• Do this: Beginning with the line that contains "Between these two", extract each line through the end of the listing below, with no additions or omissions.

• Input for this task:
★ ★ ★ ★ ★
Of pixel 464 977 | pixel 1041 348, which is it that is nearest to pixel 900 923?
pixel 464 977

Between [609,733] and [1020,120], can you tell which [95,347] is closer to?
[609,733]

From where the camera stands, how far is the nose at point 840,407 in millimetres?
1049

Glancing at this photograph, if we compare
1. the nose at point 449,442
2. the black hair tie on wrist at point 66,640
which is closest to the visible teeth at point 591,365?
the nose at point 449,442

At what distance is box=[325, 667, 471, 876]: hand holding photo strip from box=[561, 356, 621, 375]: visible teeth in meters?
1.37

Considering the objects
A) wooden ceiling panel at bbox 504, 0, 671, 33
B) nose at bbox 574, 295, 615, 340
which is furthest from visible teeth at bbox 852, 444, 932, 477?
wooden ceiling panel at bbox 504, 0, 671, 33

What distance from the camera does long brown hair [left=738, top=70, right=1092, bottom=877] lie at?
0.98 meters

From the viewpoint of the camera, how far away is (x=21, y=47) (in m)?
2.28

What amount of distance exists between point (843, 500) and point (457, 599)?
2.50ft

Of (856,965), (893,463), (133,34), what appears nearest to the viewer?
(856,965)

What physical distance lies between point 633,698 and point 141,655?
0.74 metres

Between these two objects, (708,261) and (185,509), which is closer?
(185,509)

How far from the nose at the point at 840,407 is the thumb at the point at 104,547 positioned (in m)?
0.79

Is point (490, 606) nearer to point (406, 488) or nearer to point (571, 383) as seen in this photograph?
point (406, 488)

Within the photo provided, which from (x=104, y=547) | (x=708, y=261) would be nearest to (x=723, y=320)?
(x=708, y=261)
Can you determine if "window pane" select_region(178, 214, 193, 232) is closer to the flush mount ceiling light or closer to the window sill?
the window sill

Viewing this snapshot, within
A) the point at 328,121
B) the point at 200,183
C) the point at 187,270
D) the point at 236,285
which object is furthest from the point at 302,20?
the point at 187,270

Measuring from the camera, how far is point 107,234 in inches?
★ ★ ★ ★ ★
• Solution to the exercise:
Between these two objects, (708,261) and (185,509), which is closer?
(185,509)

How far from the nose at the point at 840,407 is the thumb at the point at 104,547 positioned (in m)?
0.79

Is point (490, 606) nearer to point (406, 488) or nearer to point (571, 383) as seen in this photograph?
point (406, 488)

Within the photo provided, which from (x=104, y=547) | (x=708, y=261) would be nearest to (x=723, y=320)?
(x=708, y=261)
Can you determine if "window pane" select_region(178, 214, 193, 232) is closer to the flush mount ceiling light or closer to the window sill?
the window sill

Viewing this snapshot, within
A) the point at 328,121
B) the point at 200,183
C) the point at 187,270
D) the point at 236,285
which object is furthest from the point at 302,20?
the point at 187,270

Measuring from the camera, how far is point 107,234 in inches?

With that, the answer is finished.